:: Tarefa proposta 1 ::
Responda com base no texto sobre cachaça:
(a) O que diversas marcas de destilados lançam no mercado como estratégia de exclusividade?
(b) Qual é o desafio de produtores de bebidas no mundo?
(c) O que são os blends?
:: Tarefa proposta 2 ::
Copie do texto sobre cachaça o trecho que vai de "No mundo dos" até "ao produto final.", sem alterar nada.

:: Texto para leitura ::
──────

No mundo dos destilados, a exclusividade não é uma novidade, diversas marcas utilizam muito bem essa estratégia lançando no mercado edições limitadas que passam a ser objeto de desejo de muitos consumidores. Desenvolver um produto exclusivo com características únicas é o desafio de produtores de bebidas no mundo, e no caso da cachaça não é diferente. Nesse sentido, a ciência vem trabalhando em prol da qualidade e abrindo novos horizontes para a cachaça e para a obtenção de diferentes blends que despontam como alternativa muito atrativas. Os blends são misturas de cachaças brancas e/ou envelhecidas em distintos tipos de madeiras, em proporções variadas, proporcionando características organoléticas mais complexas, inusitadas e, consequentemente, agregando maior valor ao produto final.

──────

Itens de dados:
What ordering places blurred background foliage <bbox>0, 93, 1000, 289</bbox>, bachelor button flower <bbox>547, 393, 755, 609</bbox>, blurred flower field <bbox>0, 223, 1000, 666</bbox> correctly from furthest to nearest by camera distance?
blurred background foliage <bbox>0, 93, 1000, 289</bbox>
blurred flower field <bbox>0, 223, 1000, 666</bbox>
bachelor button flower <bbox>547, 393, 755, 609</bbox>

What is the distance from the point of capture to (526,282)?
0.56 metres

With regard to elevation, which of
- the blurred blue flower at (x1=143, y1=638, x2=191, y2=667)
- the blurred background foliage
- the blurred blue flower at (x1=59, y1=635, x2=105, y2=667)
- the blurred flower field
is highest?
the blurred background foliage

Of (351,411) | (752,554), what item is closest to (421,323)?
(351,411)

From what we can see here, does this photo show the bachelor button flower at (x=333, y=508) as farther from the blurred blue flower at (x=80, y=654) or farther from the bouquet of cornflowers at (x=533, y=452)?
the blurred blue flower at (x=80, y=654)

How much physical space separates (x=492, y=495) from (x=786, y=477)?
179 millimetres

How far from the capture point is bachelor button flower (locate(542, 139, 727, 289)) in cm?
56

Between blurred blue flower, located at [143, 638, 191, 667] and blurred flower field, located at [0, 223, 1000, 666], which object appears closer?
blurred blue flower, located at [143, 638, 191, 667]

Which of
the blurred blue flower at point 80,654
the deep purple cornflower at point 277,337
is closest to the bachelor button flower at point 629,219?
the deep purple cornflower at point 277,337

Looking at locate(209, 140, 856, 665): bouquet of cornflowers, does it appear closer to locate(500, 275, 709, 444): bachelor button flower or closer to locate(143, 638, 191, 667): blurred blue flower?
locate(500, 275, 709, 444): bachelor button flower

──────

:: Solução completa 1 ::
(a) Edições limitadas, que passam a ser objeto de desejo de muitos consumidores.
(b) Desenvolver um produto exclusivo com características únicas.
(c) Misturas de cachaças brancas e/ou envelhecidas em distintos tipos de madeiras, em proporções variadas.

:: Solução completa 2 ::
No mundo dos destilados, a exclusividade não é uma novidade, diversas marcas utilizam muito bem essa estratégia lançando no mercado edições limitadas que passam a ser objeto de desejo de muitos consumidores. Desenvolver um produto exclusivo com características únicas é o desafio de produtores de bebidas no mundo, e no caso da cachaça não é diferente. Nesse sentido, a ciência vem trabalhando em prol da qualidade e abrindo novos horizontes para a cachaça e para a obtenção de diferentes blends que despontam como alternativa muito atrativas. Os blends são misturas de cachaças brancas e/ou envelhecidas em distintos tipos de madeiras, em proporções variadas, proporcionando características organoléticas mais complexas, inusitadas e, consequentemente, agregando maior valor ao produto final.